*** Dataset excerpts ***
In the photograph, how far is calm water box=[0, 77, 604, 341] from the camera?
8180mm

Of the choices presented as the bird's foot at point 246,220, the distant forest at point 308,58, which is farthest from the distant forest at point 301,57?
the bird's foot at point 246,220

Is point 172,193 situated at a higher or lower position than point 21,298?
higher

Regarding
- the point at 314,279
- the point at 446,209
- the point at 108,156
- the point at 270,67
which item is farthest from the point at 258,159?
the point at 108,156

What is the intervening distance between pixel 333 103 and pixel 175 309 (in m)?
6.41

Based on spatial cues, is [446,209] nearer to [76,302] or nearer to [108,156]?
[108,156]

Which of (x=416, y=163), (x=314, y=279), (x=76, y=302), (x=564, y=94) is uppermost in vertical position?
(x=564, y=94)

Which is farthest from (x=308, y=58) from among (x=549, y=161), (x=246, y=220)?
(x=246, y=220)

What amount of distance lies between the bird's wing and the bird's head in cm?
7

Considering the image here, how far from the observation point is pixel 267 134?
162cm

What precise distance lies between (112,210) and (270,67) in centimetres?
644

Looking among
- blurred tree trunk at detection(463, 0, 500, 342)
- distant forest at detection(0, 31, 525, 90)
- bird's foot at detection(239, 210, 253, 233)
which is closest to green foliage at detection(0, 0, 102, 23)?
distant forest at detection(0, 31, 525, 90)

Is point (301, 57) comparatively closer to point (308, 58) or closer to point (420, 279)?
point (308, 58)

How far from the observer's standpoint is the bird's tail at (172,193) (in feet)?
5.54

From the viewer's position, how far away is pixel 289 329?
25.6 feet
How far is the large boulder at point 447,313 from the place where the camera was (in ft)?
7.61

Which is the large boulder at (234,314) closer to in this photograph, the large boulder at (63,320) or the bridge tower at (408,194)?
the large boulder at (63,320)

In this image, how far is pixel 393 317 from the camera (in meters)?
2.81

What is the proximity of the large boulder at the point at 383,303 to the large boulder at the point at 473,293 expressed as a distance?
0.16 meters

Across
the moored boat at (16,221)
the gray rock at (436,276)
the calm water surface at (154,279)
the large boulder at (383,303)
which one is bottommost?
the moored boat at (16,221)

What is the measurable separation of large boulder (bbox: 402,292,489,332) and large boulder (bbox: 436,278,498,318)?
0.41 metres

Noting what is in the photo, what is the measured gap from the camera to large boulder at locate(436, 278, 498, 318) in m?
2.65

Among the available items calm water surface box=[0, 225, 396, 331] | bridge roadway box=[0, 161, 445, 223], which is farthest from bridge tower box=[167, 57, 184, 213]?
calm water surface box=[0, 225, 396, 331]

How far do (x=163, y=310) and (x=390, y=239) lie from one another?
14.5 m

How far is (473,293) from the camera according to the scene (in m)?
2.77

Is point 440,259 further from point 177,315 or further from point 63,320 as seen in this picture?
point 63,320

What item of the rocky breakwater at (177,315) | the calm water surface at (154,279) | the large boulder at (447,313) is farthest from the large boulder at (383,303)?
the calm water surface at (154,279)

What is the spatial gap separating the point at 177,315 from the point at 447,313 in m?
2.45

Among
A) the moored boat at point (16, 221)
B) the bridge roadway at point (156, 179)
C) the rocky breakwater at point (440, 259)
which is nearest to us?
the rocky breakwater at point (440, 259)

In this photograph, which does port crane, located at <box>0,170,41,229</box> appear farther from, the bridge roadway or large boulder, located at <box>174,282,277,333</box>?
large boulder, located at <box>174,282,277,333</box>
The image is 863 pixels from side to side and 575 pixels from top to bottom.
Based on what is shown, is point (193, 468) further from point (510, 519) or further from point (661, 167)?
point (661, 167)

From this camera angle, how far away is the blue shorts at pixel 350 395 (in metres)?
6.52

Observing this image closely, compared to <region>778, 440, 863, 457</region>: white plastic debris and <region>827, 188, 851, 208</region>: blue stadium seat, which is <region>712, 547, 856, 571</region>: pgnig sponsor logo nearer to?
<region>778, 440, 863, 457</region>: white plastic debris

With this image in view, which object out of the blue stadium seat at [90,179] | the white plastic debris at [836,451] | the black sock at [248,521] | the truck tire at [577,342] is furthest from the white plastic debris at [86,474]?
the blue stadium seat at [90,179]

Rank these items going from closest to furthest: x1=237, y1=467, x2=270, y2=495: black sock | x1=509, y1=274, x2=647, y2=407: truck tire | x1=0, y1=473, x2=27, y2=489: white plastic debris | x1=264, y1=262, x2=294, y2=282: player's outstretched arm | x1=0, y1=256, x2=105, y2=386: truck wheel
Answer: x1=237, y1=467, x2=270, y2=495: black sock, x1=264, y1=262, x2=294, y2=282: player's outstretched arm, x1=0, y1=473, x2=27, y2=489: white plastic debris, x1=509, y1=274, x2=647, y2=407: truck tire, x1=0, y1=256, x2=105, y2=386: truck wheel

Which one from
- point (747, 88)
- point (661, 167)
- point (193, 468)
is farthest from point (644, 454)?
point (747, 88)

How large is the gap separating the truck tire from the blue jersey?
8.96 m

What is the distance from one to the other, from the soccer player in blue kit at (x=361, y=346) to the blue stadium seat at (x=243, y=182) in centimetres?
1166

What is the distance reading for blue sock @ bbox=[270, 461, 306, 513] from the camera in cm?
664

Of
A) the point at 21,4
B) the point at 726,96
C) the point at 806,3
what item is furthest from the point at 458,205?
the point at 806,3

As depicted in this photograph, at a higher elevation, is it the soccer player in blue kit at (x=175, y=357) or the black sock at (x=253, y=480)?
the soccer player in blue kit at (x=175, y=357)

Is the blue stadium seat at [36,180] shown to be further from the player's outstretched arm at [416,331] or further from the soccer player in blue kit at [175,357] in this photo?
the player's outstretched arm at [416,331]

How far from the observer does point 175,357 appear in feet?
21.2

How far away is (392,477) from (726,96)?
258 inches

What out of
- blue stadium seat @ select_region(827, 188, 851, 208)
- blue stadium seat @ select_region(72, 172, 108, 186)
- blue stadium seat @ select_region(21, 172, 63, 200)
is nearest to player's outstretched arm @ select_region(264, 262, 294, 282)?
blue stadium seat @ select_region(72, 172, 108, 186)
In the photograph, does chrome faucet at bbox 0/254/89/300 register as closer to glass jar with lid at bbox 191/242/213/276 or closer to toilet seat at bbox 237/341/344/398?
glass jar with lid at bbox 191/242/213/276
***
* _Requirements_
All of the data shown above must be copied exactly.

* _Written answer_
In the photograph, how far is calm water box=[0, 77, 604, 341] from the camera?
8180mm

Of the choices presented as the bird's foot at point 246,220, the distant forest at point 308,58, which is farthest from the distant forest at point 301,57?
the bird's foot at point 246,220

Is point 172,193 situated at a higher or lower position than point 21,298?
higher

Regarding
- the point at 314,279
- the point at 446,209
- the point at 108,156
- the point at 270,67
which item is farthest from the point at 258,159?
the point at 108,156

What is the intervening distance between pixel 333 103 and pixel 175 309 (in m)?
6.41

Based on spatial cues, is [446,209] nearer to [76,302] or nearer to [108,156]?
[108,156]

Which of (x=416, y=163), (x=314, y=279), (x=76, y=302), (x=564, y=94) is uppermost in vertical position?
(x=564, y=94)

Which is farthest from (x=308, y=58) from among (x=549, y=161), (x=246, y=220)?
(x=246, y=220)

What amount of distance lies between the bird's wing and the bird's head in cm?
7

Considering the image here, how far from the observation point is pixel 267 134?
162cm

What precise distance lies between (112,210) and (270,67) in centimetres?
644

Looking among
- blurred tree trunk at detection(463, 0, 500, 342)
- distant forest at detection(0, 31, 525, 90)
- bird's foot at detection(239, 210, 253, 233)
which is closest to green foliage at detection(0, 0, 102, 23)?
distant forest at detection(0, 31, 525, 90)

Is point (301, 57) comparatively closer to point (308, 58) or closer to point (420, 279)?
point (308, 58)

How far from the observer's standpoint is the bird's tail at (172,193) (in feet)?
5.54

From the viewer's position, how far away is pixel 289 329?
25.6 feet
How far is the large boulder at point 447,313 from the place where the camera was (in ft)?
7.61

Which is the large boulder at (234,314) closer to in this photograph, the large boulder at (63,320) or the bridge tower at (408,194)?
the large boulder at (63,320)

In this image, how far is pixel 393 317 from the camera (in meters)?
2.81

What is the proximity of the large boulder at the point at 383,303 to the large boulder at the point at 473,293 expressed as a distance?
0.16 meters

Across
the moored boat at (16,221)
the gray rock at (436,276)
the calm water surface at (154,279)
the large boulder at (383,303)
which one is bottommost?
the moored boat at (16,221)

What is the measurable separation of large boulder (bbox: 402,292,489,332) and large boulder (bbox: 436,278,498,318)?
0.41 metres

Noting what is in the photo, what is the measured gap from the camera to large boulder at locate(436, 278, 498, 318) in m?
2.65

Among the available items calm water surface box=[0, 225, 396, 331] | bridge roadway box=[0, 161, 445, 223], which is farthest from bridge tower box=[167, 57, 184, 213]?
calm water surface box=[0, 225, 396, 331]

How far do (x=163, y=310) and (x=390, y=239) lie from one another?
14.5 m

How far is (473,293) from the camera according to the scene (in m)?
2.77

Is point 440,259 further from point 177,315 or further from point 63,320 as seen in this picture?
point 63,320

What item of the rocky breakwater at (177,315) | the calm water surface at (154,279) | the large boulder at (447,313) is farthest from the large boulder at (383,303)?
the calm water surface at (154,279)

What is the spatial gap separating the point at 177,315 from the point at 447,313 in m?
2.45

Among
A) the moored boat at point (16, 221)
B) the bridge roadway at point (156, 179)
C) the rocky breakwater at point (440, 259)
which is nearest to us?
the rocky breakwater at point (440, 259)

In this photograph, which does port crane, located at <box>0,170,41,229</box> appear farther from, the bridge roadway or large boulder, located at <box>174,282,277,333</box>?
large boulder, located at <box>174,282,277,333</box>
The image is 863 pixels from side to side and 575 pixels from top to bottom.
Based on what is shown, is point (193, 468) further from point (510, 519) or further from point (661, 167)?
point (661, 167)

From this camera angle, how far away is the blue shorts at pixel 350 395 (in metres)?
6.52

Observing this image closely, compared to <region>778, 440, 863, 457</region>: white plastic debris and <region>827, 188, 851, 208</region>: blue stadium seat, which is <region>712, 547, 856, 571</region>: pgnig sponsor logo nearer to?
<region>778, 440, 863, 457</region>: white plastic debris

With this image in view, which object out of the blue stadium seat at [90,179] | the white plastic debris at [836,451] | the black sock at [248,521] | the truck tire at [577,342] is furthest from the white plastic debris at [86,474]?
the blue stadium seat at [90,179]

Rank these items going from closest to furthest: x1=237, y1=467, x2=270, y2=495: black sock | x1=509, y1=274, x2=647, y2=407: truck tire | x1=0, y1=473, x2=27, y2=489: white plastic debris | x1=264, y1=262, x2=294, y2=282: player's outstretched arm | x1=0, y1=256, x2=105, y2=386: truck wheel
Answer: x1=237, y1=467, x2=270, y2=495: black sock, x1=264, y1=262, x2=294, y2=282: player's outstretched arm, x1=0, y1=473, x2=27, y2=489: white plastic debris, x1=509, y1=274, x2=647, y2=407: truck tire, x1=0, y1=256, x2=105, y2=386: truck wheel

Which one from
- point (747, 88)
- point (661, 167)
- point (193, 468)
is farthest from point (644, 454)?
point (747, 88)

How large is the gap separating the truck tire from the blue jersey?
8.96 m

What is the distance from one to the other, from the soccer player in blue kit at (x=361, y=346) to the blue stadium seat at (x=243, y=182) in centimetres?
1166

What is the distance reading for blue sock @ bbox=[270, 461, 306, 513] from the camera in cm?
664

Of
A) the point at 21,4
B) the point at 726,96
C) the point at 806,3
what item is furthest from the point at 458,205?
the point at 806,3

As depicted in this photograph, at a higher elevation, is it the soccer player in blue kit at (x=175, y=357) or the black sock at (x=253, y=480)?
the soccer player in blue kit at (x=175, y=357)

Is the blue stadium seat at [36,180] shown to be further from the player's outstretched arm at [416,331] or further from the soccer player in blue kit at [175,357] in this photo?
the player's outstretched arm at [416,331]

How far from the observer does point 175,357 appear in feet?
21.2

How far away is (392,477) from (726,96)?
258 inches

What out of
- blue stadium seat @ select_region(827, 188, 851, 208)
- blue stadium seat @ select_region(72, 172, 108, 186)
- blue stadium seat @ select_region(21, 172, 63, 200)
is nearest to player's outstretched arm @ select_region(264, 262, 294, 282)?
blue stadium seat @ select_region(72, 172, 108, 186)
In the photograph, does chrome faucet at bbox 0/254/89/300 register as closer to glass jar with lid at bbox 191/242/213/276 or closer to toilet seat at bbox 237/341/344/398?
glass jar with lid at bbox 191/242/213/276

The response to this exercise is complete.